### Direction
Quote, without change, all of the lines that follow.

### Rows from a spatial reasoning dataset
# # # # # # #

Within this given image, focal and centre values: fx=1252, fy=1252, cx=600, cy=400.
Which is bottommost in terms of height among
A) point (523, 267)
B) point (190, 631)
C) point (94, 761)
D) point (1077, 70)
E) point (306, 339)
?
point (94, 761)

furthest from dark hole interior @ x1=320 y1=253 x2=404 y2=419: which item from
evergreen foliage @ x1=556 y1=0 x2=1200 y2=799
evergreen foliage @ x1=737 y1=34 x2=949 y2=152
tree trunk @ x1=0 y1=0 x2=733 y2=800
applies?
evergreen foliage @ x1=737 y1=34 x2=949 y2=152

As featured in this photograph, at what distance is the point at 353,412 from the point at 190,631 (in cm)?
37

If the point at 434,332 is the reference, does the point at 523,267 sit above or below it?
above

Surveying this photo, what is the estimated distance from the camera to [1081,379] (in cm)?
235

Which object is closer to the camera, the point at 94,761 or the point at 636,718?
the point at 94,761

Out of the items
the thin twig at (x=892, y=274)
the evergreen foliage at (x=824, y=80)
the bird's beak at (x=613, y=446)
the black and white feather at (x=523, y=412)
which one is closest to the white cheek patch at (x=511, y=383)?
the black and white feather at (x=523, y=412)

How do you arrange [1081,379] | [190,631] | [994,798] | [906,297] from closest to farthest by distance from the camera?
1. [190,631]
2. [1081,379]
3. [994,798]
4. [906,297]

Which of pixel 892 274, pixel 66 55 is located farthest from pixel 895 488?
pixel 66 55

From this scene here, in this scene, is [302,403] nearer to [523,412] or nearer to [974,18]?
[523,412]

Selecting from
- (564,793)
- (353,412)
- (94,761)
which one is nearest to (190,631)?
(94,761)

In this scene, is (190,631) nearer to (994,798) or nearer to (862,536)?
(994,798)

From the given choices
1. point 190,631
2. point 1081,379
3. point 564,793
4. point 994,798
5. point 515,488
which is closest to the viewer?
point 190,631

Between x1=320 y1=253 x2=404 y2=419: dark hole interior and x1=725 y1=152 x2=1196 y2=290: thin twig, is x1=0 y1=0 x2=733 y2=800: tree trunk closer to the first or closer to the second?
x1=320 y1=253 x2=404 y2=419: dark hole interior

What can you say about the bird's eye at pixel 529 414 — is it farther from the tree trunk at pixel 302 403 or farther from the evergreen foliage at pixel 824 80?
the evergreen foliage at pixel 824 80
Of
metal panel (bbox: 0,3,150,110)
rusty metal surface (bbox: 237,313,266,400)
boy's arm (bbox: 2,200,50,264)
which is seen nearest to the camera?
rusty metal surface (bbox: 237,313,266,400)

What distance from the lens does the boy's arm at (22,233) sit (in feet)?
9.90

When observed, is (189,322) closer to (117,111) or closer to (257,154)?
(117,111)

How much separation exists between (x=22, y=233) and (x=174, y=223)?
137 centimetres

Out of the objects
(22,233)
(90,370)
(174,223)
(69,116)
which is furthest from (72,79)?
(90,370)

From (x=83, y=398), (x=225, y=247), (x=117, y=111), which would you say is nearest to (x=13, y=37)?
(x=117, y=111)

# # # # # # #

### The solution
Within this given image, focal and centre values: fx=1252, fy=1252, cx=600, cy=400.
Which is bottommost in terms of height among
A) point (523, 267)
B) point (190, 631)
C) point (94, 761)
D) point (1077, 70)
E) point (306, 339)
?
point (94, 761)

furthest from dark hole interior @ x1=320 y1=253 x2=404 y2=419: which item from
evergreen foliage @ x1=556 y1=0 x2=1200 y2=799
evergreen foliage @ x1=737 y1=34 x2=949 y2=152
tree trunk @ x1=0 y1=0 x2=733 y2=800
applies?
evergreen foliage @ x1=737 y1=34 x2=949 y2=152

As featured in this photograph, at what distance is the point at 353,412 from the point at 190,631 (in cm)?
37

If the point at 434,332 is the reference, does the point at 523,267 sit above or below it?
above

Surveying this photo, what is the estimated distance from the camera to [1081,379] (in cm)?
235

Which object is closer to the camera, the point at 94,761 or the point at 636,718?
the point at 94,761

Out of the items
the thin twig at (x=892, y=274)
the evergreen foliage at (x=824, y=80)
the bird's beak at (x=613, y=446)
the black and white feather at (x=523, y=412)
which one is closest to the white cheek patch at (x=511, y=383)?
the black and white feather at (x=523, y=412)

How do you arrange [1081,379] | [190,631] | [994,798] | [906,297] from closest to farthest by distance from the camera?
1. [190,631]
2. [1081,379]
3. [994,798]
4. [906,297]

Which of pixel 892 274, pixel 66 55 is located farthest from pixel 895 488?
pixel 66 55

From this scene here, in this scene, is [302,403] nearer to [523,412] or nearer to [974,18]?
[523,412]

Selecting from
- (564,793)
- (353,412)
- (94,761)
which one is nearest to (190,631)?
(94,761)

In this scene, is (190,631) nearer to (994,798) or nearer to (862,536)?
(994,798)

From the given choices
1. point 190,631
2. point 1081,379
3. point 564,793
4. point 994,798
5. point 515,488
which is closest to the viewer?
point 190,631

Between x1=320 y1=253 x2=404 y2=419: dark hole interior and x1=725 y1=152 x2=1196 y2=290: thin twig, is x1=0 y1=0 x2=733 y2=800: tree trunk closer to the first or closer to the second?
x1=320 y1=253 x2=404 y2=419: dark hole interior

What can you say about the bird's eye at pixel 529 414 — is it farther from the tree trunk at pixel 302 403 or farther from the evergreen foliage at pixel 824 80?
the evergreen foliage at pixel 824 80
Of
metal panel (bbox: 0,3,150,110)
rusty metal surface (bbox: 237,313,266,400)
boy's arm (bbox: 2,200,50,264)
which is seen nearest to the camera?
rusty metal surface (bbox: 237,313,266,400)

What distance from the lens does the boy's arm at (22,233) sit (in feet)?
9.90

When observed, is (189,322) closer to (117,111) or closer to (257,154)?
(117,111)

How much separation exists between (x=22, y=233) and (x=174, y=223)?
137 centimetres

Out of the objects
(22,233)
(90,370)
(174,223)
(69,116)
which is furthest from (72,79)?
(90,370)

From (x=83, y=398), (x=225, y=247), (x=117, y=111), which would you say is nearest to (x=13, y=37)?
(x=117, y=111)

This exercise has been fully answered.